### Direction
Rewrite the data below with "gravel ground" swapped for "packed dirt" wherever it occurs, leaving everything else unchanged. Leave the pictures out of your answer.
:::::
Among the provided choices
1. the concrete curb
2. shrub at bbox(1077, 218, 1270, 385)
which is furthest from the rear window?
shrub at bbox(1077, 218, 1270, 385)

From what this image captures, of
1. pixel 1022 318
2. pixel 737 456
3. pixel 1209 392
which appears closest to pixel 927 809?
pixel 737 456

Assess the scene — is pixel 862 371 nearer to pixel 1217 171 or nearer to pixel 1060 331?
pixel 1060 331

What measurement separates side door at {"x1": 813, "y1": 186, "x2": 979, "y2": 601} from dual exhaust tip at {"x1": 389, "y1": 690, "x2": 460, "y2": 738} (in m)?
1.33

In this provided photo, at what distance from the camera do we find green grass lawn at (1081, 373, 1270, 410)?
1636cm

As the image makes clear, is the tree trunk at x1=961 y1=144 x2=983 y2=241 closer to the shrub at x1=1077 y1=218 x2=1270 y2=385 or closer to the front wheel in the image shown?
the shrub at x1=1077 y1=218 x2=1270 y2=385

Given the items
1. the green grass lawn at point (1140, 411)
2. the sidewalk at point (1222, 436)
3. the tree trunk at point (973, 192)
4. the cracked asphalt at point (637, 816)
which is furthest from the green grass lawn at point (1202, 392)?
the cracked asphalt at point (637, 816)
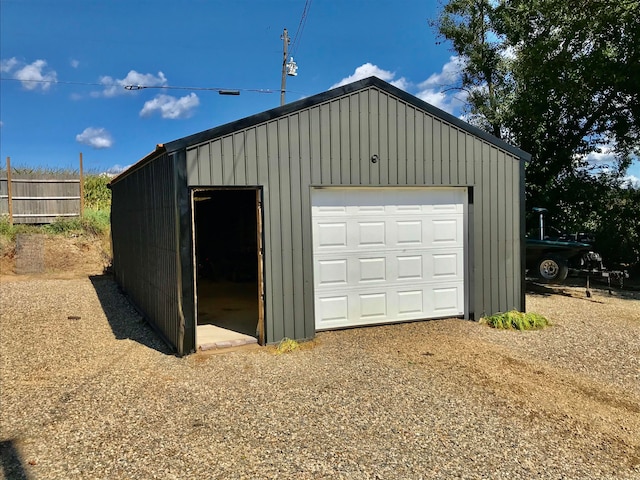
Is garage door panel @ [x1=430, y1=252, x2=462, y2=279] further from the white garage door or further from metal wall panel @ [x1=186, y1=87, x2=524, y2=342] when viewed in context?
metal wall panel @ [x1=186, y1=87, x2=524, y2=342]

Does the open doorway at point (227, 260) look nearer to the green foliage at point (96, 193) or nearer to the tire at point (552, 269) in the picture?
the green foliage at point (96, 193)

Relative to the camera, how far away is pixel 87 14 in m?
12.4

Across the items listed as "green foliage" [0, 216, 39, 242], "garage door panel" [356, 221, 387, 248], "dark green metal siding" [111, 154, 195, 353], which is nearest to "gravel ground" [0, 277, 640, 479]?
"dark green metal siding" [111, 154, 195, 353]

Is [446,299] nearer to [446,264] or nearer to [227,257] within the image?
[446,264]

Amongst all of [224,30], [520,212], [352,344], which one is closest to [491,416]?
[352,344]

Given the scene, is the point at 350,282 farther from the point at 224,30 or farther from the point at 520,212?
the point at 224,30

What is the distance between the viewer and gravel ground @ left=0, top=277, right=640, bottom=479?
3049 millimetres

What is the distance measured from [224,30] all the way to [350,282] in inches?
414

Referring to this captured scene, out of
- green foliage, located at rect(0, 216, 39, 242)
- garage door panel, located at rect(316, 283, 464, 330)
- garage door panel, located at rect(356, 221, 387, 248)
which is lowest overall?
garage door panel, located at rect(316, 283, 464, 330)

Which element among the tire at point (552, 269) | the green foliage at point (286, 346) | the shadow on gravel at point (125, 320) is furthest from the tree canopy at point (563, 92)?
the shadow on gravel at point (125, 320)

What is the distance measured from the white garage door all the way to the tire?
4.02 metres

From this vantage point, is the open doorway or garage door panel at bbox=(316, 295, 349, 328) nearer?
garage door panel at bbox=(316, 295, 349, 328)

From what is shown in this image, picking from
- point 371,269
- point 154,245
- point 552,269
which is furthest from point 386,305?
point 552,269

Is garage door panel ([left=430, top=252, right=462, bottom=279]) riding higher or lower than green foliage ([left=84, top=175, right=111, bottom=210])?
lower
:::::
### Exercise solution
Among the provided choices
1. the concrete curb
2. shrub at bbox(1077, 218, 1270, 385)
which is furthest from the rear window?
shrub at bbox(1077, 218, 1270, 385)

From what this image captures, of
1. pixel 1022 318
2. pixel 737 456
3. pixel 1209 392
which appears closest to pixel 927 809?
pixel 737 456

Assess the scene — is pixel 862 371 nearer to pixel 1217 171 or nearer to pixel 1060 331?
pixel 1060 331

What measurement separates side door at {"x1": 813, "y1": 186, "x2": 979, "y2": 601} from dual exhaust tip at {"x1": 389, "y1": 690, "x2": 460, "y2": 738} (in m)?
1.33

In this provided photo, at what distance from the camera do we find green grass lawn at (1081, 373, 1270, 410)?
1636cm

As the image makes clear, is the tree trunk at x1=961 y1=144 x2=983 y2=241 closer to the shrub at x1=1077 y1=218 x2=1270 y2=385 or closer to the front wheel in the image shown?
the shrub at x1=1077 y1=218 x2=1270 y2=385

Given the items
1. the green grass lawn at point (1140, 411)
2. the sidewalk at point (1222, 436)
3. the tree trunk at point (973, 192)
4. the cracked asphalt at point (637, 816)
which is furthest from the green grass lawn at point (1202, 392)?
the cracked asphalt at point (637, 816)
Is garage door panel @ [x1=430, y1=252, x2=462, y2=279] further from the white garage door or further from metal wall panel @ [x1=186, y1=87, x2=524, y2=342] when viewed in context?
metal wall panel @ [x1=186, y1=87, x2=524, y2=342]

Does the open doorway at point (227, 260) look nearer to the green foliage at point (96, 193) or nearer to the tire at point (552, 269) in the picture?
the green foliage at point (96, 193)

Relative to the camera, how far away is pixel 87 14 in m?
12.4

Across the items listed as "green foliage" [0, 216, 39, 242], "garage door panel" [356, 221, 387, 248], "dark green metal siding" [111, 154, 195, 353], which is nearest to "packed dirt" [0, 277, 640, 479]?
"dark green metal siding" [111, 154, 195, 353]

Is [446,299] nearer to [446,264] or nearer to [227,257] within the image?
[446,264]

Amongst all of [224,30], [520,212], [352,344], which one is closest to [491,416]?
[352,344]

Given the scene, is the point at 350,282 farther from the point at 224,30 or farther from the point at 520,212?
the point at 224,30

What is the distance between the viewer and packed dirt @ left=0, top=277, right=640, bottom=479?
3049 millimetres

What is the distance measured from [224,30] all the way to [350,282] in inches?
414

Referring to this captured scene, out of
- green foliage, located at rect(0, 216, 39, 242)
- garage door panel, located at rect(316, 283, 464, 330)
- garage door panel, located at rect(356, 221, 387, 248)
which is lowest overall?
garage door panel, located at rect(316, 283, 464, 330)

Which element among the tire at point (552, 269) | the green foliage at point (286, 346) | the shadow on gravel at point (125, 320) is furthest from the tree canopy at point (563, 92)?
the shadow on gravel at point (125, 320)

What is the distance measured from the white garage door all the way to the tire?
4.02 metres

From this vantage point, is the open doorway or garage door panel at bbox=(316, 295, 349, 328) nearer?
garage door panel at bbox=(316, 295, 349, 328)

From what is shown in this image, picking from
- point 371,269
- point 154,245
- point 552,269
which is furthest from point 386,305?
point 552,269

Is garage door panel ([left=430, top=252, right=462, bottom=279]) riding higher or lower than green foliage ([left=84, top=175, right=111, bottom=210])?
lower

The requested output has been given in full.